“Consumption” – a great Victoria and Albert exhibition until the 14th of June

“We are all consumers. We have invented new forms of building, industrial production, farming and energy […]. We have at times sustained our appetites through the exploitation of the world’s poorest people. […] Never has so much food been offered to us from so many parts of the world, and in such elaborate combinations. The average supermarket carries over 45,000 different product lines, and yet their provenance is frequently opaque. We no longer know how or where our food was made, reared, killed, prepared and packaged or how many thousands of miles it has travelled. And then, when it finally arrives in our homes, almost half of what we buy is thrown away.” – this is how the photo exhibition at the Victoria and Albert museum begins, and it’s a pleasure to go through!

I particularly liked the huge prints of Hong Hao’s photos (the one in the thumb nail). He’s been putting the objects he consumed day by day into a scanner for 12 years: “my daily habit as well as a tool to observe the human condition in contemporary consumer society”.

There are also Allan Sekula’s photographs on the maritime trade all over the world, and Mischa Henner’s huge prints of lanscapes shaped by the meat and the oil industries in North America.
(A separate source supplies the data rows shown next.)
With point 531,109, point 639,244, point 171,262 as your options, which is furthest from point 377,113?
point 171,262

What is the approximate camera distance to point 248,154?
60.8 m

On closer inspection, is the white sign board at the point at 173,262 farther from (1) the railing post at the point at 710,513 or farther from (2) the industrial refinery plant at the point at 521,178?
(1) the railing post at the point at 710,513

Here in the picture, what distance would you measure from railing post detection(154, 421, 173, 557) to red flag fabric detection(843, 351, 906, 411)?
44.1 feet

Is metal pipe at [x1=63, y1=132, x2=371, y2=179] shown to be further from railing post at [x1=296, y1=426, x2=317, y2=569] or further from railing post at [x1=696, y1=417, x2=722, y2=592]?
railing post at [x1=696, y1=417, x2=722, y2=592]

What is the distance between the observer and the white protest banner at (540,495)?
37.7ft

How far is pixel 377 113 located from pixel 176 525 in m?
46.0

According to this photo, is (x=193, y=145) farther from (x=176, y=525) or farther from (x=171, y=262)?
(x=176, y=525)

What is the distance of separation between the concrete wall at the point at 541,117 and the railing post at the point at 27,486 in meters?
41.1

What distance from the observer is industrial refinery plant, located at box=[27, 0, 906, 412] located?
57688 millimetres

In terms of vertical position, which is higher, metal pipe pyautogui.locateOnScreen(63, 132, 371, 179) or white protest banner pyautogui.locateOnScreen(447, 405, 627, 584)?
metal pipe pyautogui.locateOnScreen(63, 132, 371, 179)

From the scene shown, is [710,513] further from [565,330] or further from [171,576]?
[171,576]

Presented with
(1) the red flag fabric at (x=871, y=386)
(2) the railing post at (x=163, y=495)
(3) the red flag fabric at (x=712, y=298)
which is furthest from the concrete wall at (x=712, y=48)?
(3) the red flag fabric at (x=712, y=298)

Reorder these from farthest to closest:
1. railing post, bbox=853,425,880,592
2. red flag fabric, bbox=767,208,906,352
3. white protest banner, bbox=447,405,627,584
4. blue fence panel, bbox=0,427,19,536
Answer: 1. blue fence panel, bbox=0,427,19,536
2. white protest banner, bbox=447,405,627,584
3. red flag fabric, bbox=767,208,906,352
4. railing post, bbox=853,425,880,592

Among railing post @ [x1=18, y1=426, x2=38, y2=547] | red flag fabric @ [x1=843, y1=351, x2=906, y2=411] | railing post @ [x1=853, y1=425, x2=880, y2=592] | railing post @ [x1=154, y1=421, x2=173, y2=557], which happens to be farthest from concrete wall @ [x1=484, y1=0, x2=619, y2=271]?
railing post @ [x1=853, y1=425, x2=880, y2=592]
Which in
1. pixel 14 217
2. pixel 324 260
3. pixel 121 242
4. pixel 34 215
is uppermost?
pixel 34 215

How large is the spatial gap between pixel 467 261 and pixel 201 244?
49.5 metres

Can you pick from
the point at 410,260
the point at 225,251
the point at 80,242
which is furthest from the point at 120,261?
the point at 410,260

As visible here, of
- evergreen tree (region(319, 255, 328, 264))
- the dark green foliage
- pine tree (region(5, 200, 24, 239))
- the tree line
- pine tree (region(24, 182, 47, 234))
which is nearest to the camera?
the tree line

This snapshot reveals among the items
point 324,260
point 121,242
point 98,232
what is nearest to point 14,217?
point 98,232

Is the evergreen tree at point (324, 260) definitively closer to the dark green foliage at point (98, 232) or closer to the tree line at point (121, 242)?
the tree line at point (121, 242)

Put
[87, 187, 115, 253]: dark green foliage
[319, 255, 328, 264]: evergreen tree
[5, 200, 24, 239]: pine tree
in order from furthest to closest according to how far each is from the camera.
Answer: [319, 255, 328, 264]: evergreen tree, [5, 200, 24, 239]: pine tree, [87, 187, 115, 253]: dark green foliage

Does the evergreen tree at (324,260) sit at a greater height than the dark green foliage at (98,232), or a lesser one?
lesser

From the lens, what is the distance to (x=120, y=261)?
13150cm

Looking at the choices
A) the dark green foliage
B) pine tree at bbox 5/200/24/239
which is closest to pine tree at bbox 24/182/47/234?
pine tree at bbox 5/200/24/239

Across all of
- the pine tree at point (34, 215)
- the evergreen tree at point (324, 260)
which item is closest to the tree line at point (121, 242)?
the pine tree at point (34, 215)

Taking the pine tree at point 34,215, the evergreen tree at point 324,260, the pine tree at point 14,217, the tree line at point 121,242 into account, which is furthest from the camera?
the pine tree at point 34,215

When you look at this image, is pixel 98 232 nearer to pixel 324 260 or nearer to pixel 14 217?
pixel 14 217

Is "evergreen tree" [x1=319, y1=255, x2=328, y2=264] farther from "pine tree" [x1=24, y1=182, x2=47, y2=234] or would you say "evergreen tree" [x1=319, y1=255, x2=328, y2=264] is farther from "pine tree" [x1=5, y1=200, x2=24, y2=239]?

It’s a great one, do check it out!

Maria



One response to ““Consumption” – a great Victoria and Albert exhibition until the 14th of June”

  1. Inge Daniels says:

    Thank you for bringing this show to our attention, Maria. It sound very appropriate for OiM indeed and I will definitely try to go before it closes, especially since they have work by Sekula, whose film we saw in week 1, and Hong Hao, whose work I have also used as one of the tumbnails for the OiM readings.